:: INSTRUCTIONS TO FOLLOW ::
Omit any pictures, and restate word for word only the lines from the one with "class: Mammalia" through the end of the data below.

:: TASK MATERIAL ::
■ ■ ■ ■
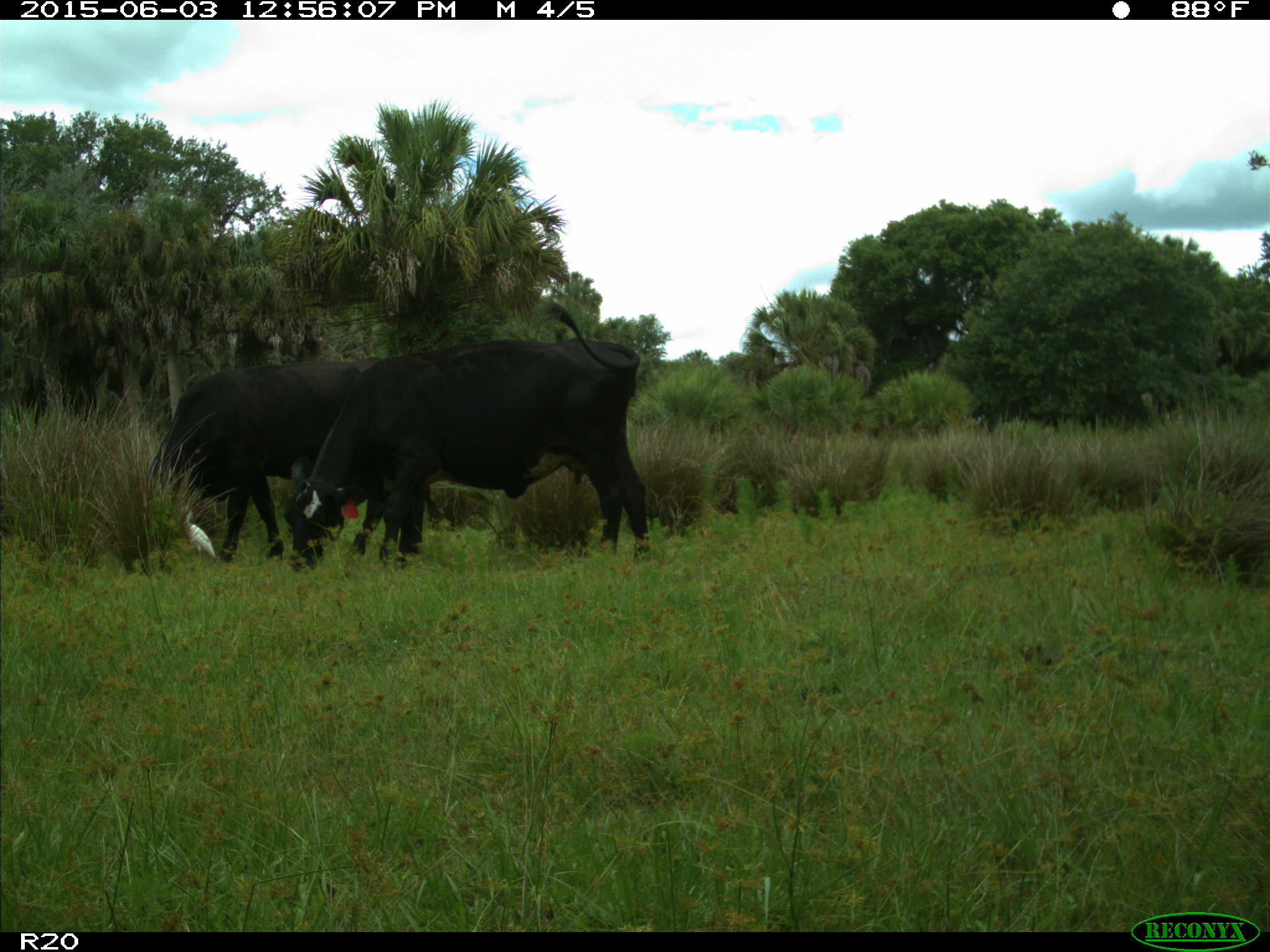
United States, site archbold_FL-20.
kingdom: Animalia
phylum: Chordata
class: Mammalia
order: Artiodactyla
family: Bovidae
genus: Bos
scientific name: Bos taurus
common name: domestic cow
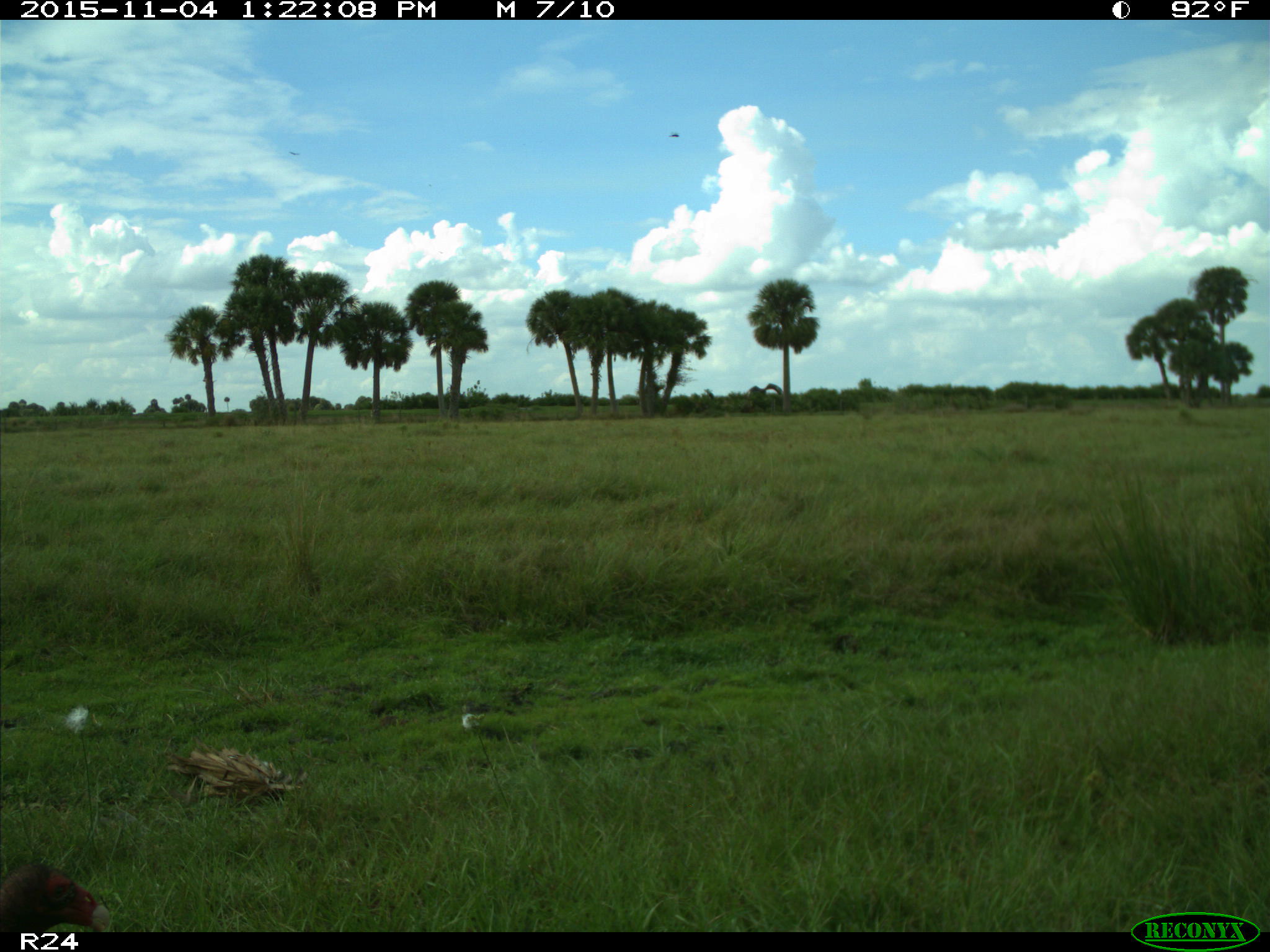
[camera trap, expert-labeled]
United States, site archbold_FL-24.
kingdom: Animalia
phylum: Chordata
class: Aves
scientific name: Aves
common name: birds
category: unidentified bird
■ ■ ■ ■
:: RESULT FOR THIS EXERCISE ::
class: Mammalia
order: Artiodactyla
family: Bovidae
genus: Bos
scientific name: Bos taurus
common name: domestic cow
[camera trap, expert-labeled]
United States, site archbold_FL-24.
kingdom: Animalia
phylum: Chordata
class: Aves
scientific name: Aves
common name: birds
category: unidentified bird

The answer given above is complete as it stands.